Population (Jul 2024)
- • Total: 38,844
- • Density: 2,684/km^{2} (6,953/sq mi)
- Population exceeds 60,000 in summer
- Demonym(s): Pawlin (m), Pawlina (f), Pawlini (pl)
- Time zone: UTC+1 (CET)
- • Summer (DST): UTC+2 (CEST)
- Postal code: SPB
- Dialing code: 356
- ISO 3166 code: MT-51
- Patron saints: Our Lady of Sorrows Sacred Heart of Mary St. Francis of Assisi
- Website: Official website

= St. Paul's Bay =

Saint Paul's Bay (San Pawl il-Baħar) is a town located on the northeast coast of Malta in the Northern Region. It is a major residential and commercial area and a centre for shopping, bars, dining, and café life. According to the 2021 census, St. Paul's Bay is the most populated settlement in the country.

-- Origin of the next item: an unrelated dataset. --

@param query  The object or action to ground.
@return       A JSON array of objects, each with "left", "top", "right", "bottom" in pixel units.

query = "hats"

Its name refers to the shipwreck of Saint Paul as documented in the Acts of the Apostles on St. Paul's Islands near St Paul's Bay, on his voyage from Caesarea to Rome, which laid the foundations of Christianity on the island.

Burmarrad, Wardija, Qawra, Buġibba, Xemxija, and San Martin, as well as parts of Bidnija and Mistra, form part of St. Paul's Bay Local Council. The area of the locality is 14.47 km2.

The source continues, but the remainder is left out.